That sounded simpler to me. Will do.

>
> >
> > I can do that in this series.
>
> Thanks!
>
> >
> >>
> >>>
> >>>>>
> >>>>>>
> >>>>>> For the rate-limiting patch series [1], the rate-limiting will have to be
> >>>>>> performed within the kernel, while the mutex is held, and then retry the
> >>>>>> exact request again. Otherwise, that error will require disabling the
> >>>>>> VMPCK. Either that, or the hypervisor must provide the rate limiting.
> >>>>>>
> >>>>>> Thoughts?
> >>>>>>
> >>>>>> [1] https://lore.kernel.org/lkml/20221013160040.2858732-1-dionnaglaze@google.com/
> >>>>>
> >>>>> Yes I think if the host rate limits the guest. The guest kernel should
> >>>>> retry the exact message. Which mutex are you referring too?
> >>>>
> >>>> Or the host waits and then submits the request and the guest kernel
> >>>> doesn't have to do anything. The mutex I'm referring to is the
> >>>> snp_cmd_mutex that is taken in snp_guest_ioctl().
> >>>
> >>> I think that either the host kernel or guest kernel waiting can lead
> >>> to unacceptable delays.
> >>> I would recommend that we add a zero argument ioctl to /dev/sev-guest
> >>> specifically for retrying the last request.
> >>>
> >>> We can know what the last request is due to the sev_cmd_mutex serialization.

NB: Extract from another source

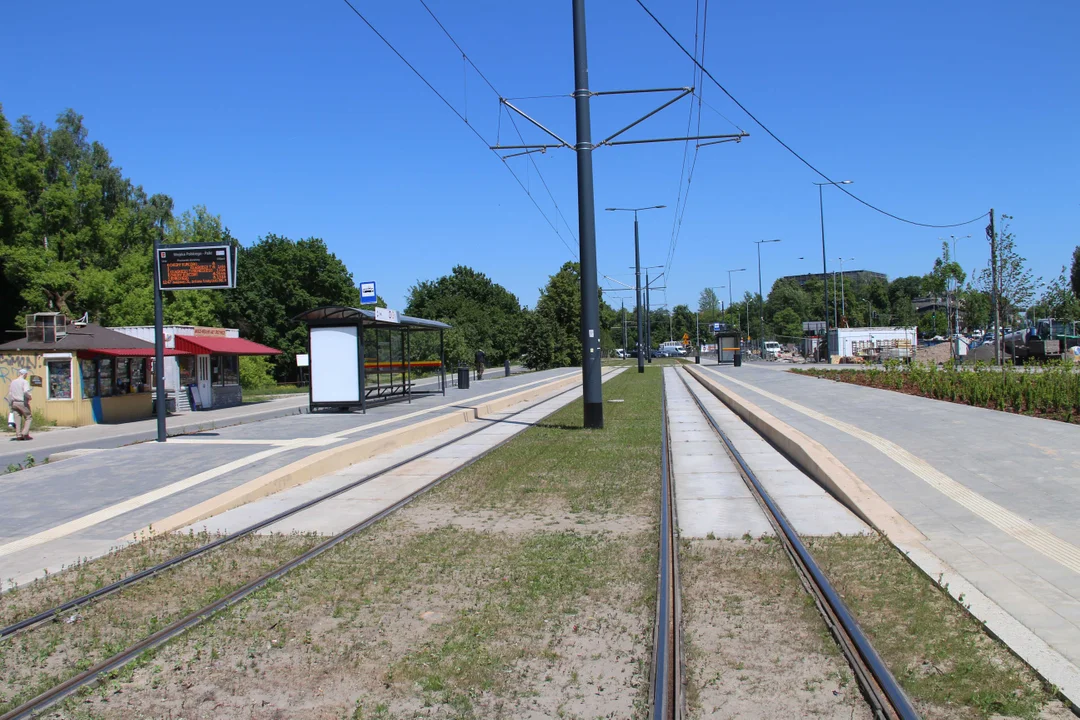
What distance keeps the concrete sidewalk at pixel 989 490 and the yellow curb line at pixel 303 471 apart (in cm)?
720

> >>> The driver will just keep a scratch buffer for this. Any other request
> >>> that comes in without resolving the retry will get an -EBUSY error
> >>> code.
> >>
> >> And the first caller will have received an -EAGAIN in order to
> >> differentiate between the two situations?
> >>
> >>>
> >>> Calling the retry ioctl without a pending command will result in -EINVAL.
> >>>
> >>> Let me know what you think.
> >>
> >> I think that sounds reasonable, but there are some catches. You will need
> >> to ensure that the caller that is supposed to retry does actually retry
> >> and that a caller that does retry is the same caller that was told to retry.
> >
> > Whats the issue with the guest driver taking some time?
> >
> > This sounds complex because there may be many users of the driver. How
> > do multiple users coordinate when they need to use the retry ioctl?
> >
> >>
> >> Thanks,
> >> Tom
> >>
> >>>>
> >>>> Thanks,
> >>>> Tom
> >>>
> >>>
> >>>